This week, the U.S. Government released updated dietary guidelines just in time for dieters to amend their New Year’s resolutions. Some critics have stated that the guidelines are influenced by big farming and the food industry, and don’t go far enough in suggesting limits on meat, dairy and eggs. That’s probably true. However, it is very encouraging to see that these new guidelines are finally addressing the sugar issue. I think they are headed in the right direction.
The new guidelines suggest limiting added sugar to 10% of your calorie intake (the old guidelines was 25%). For the average 2000 calorie diet, that’s about 50 grams or 10-12 teaspoons of sugar. That may sound like a lot, but drink just one 12-ounce can of soda (about 40 grams of sugar), and you’re pretty much done. So don’t even think about ordering the big gulp!
And don’t be fooled into thinking you are in the clear if you are not drinking soda or adding sugar to your coffee, tea, or morning cereal. Certainly you should limit sugar you are adding by the teaspoon, but also consider the sugar that is already in the food you are eating. You may be surprised that an 8 ounce glass of your morning OJ contains 20+ grams of sugar. Most store-bought salad dressings, spaghetti sauces, sports drinks, and other processed foods contain more added sugar than you might think. The best advice I can give is - Read the labels!

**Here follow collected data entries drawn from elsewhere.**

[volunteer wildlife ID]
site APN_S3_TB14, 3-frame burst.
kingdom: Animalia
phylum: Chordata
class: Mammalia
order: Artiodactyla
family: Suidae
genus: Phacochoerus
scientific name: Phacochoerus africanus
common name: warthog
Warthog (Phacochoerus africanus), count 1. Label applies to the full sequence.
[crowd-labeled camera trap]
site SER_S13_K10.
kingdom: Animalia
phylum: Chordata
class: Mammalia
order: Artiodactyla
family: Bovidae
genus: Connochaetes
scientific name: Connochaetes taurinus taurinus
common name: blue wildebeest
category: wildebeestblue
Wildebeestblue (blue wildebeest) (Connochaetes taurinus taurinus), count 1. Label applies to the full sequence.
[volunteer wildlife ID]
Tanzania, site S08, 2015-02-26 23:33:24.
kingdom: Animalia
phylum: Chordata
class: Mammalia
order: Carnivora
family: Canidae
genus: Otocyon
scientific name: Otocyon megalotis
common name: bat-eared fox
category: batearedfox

Why is it important? High consumption of sugar has been linked to a myriad of health problems, including bloating, fatigue, arthritis, migraines, obesity, type 2 diabetes, some cancers, and cardiovascular disease. The government’s report states that about half of all American adults have one or more preventable chronic diseases, many of which are related to poor quality eating patterns, including too much sugar.
A word of caution about substituting artificial sweeteners for sugar – uh - Please DON'T. Too much sugar isn’t good for you, but no amount of artificial, processed chemical crap is good for you either. But, that’s a subject for another day.
There are many components to a healthy diet. Reducing sugar is just one way to increase your odds of living a longer and healthier life.
Remember - the sweet life doesn’t include added sugar!